Akan sangat manis kalau bisa bermain dengan benda-benda ini,” Yuigahama
mengatakan itu dan mengambil sarung tangan motif kucing dan anjing tersebut.
Satunya berbentuk cakar kucing, sedang yang anjing agak berbeda. Sarung tangan
itu menggambarkan wajah anjing dimana bagian kaki belakang dan telinga anjing
itu tempat dimana jempol dan jari-jarinya masuk.

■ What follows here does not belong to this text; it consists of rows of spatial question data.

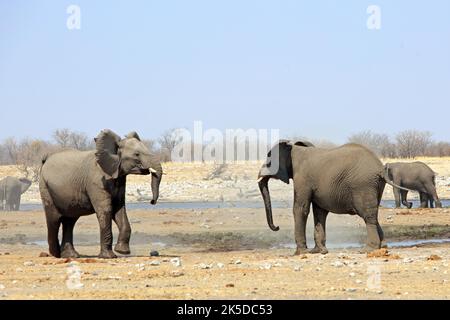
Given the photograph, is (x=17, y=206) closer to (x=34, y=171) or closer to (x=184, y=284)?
(x=34, y=171)

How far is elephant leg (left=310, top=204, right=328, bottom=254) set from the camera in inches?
724

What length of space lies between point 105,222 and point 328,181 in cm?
399

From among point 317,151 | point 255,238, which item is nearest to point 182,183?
point 255,238

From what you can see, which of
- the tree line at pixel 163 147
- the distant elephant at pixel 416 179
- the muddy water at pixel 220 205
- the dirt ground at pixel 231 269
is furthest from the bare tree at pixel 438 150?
the dirt ground at pixel 231 269

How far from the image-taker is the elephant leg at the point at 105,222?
17.8m

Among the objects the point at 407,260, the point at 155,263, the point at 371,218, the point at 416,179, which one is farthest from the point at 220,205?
the point at 407,260

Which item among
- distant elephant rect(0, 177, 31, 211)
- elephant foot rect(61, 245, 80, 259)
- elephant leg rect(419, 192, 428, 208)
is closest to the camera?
elephant foot rect(61, 245, 80, 259)

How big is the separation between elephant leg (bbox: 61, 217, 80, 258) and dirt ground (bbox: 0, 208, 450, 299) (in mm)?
399

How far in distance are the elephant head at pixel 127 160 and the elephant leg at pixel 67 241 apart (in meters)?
1.67

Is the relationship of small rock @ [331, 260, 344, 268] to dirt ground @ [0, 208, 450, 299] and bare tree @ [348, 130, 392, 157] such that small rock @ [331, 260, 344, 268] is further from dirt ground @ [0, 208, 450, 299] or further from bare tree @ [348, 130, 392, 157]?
bare tree @ [348, 130, 392, 157]

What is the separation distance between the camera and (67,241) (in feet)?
62.0

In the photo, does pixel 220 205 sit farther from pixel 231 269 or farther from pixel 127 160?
pixel 231 269

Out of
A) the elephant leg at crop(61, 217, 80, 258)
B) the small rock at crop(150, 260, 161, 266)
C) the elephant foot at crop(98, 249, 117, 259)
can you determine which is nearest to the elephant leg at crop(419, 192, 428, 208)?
the elephant leg at crop(61, 217, 80, 258)
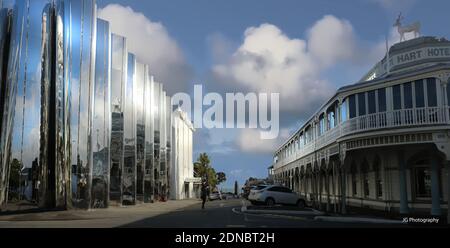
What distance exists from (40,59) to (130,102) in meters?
14.5

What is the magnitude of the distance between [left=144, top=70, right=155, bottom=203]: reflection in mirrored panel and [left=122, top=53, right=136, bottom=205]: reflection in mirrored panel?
4974 mm

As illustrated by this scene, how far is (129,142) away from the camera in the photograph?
41.4 metres

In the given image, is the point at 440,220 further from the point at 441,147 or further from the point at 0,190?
the point at 0,190

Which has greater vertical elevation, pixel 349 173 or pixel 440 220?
pixel 349 173

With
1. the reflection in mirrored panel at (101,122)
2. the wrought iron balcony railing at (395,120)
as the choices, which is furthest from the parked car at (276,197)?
the reflection in mirrored panel at (101,122)

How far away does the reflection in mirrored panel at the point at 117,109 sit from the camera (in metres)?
36.5

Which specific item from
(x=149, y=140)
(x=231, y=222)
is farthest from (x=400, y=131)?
(x=149, y=140)

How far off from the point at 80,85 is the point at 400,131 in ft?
60.1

Yuigahama mengambil itu dan
menaruhnya di tangannya.
“Sepertinya
agak sulit untuk memegang apapun dengan ini.”
“Ya
begitulah kalau pakai sarung tangan yang seperti itu.”
Yuigahama
menggumamkan kesetujuannya, melihat-lihat tempat lain, lalu tiba-tiba dia
melihat ke arahku.
“Terima ini!
Woof!” dia mengatakan itu, tiba-tiba sarung tangan anjing tersebut menggigit
tanganku.
“Ha-hanya
becanda,” dia menambahkan itu untuk memperbaiki situasinya, pipinya terlihat
memerah. Kalau tahu bakal malu, ya jangan
lakukan itu. Akupun melepaskan tanganku darinya dan mulai mengipas-ngipasi
wajahku. Ruangan ini ternyata terlalu panas.
“Siapa
peduli soal itu, dia bisa memakai itu di apartemennya.”
“Mungkin,”
Yuigahama mengangguk.
Yukinoshita
biasanya tidak memakai sesuatu yang terlihat manis, setidaknya di tempat umum.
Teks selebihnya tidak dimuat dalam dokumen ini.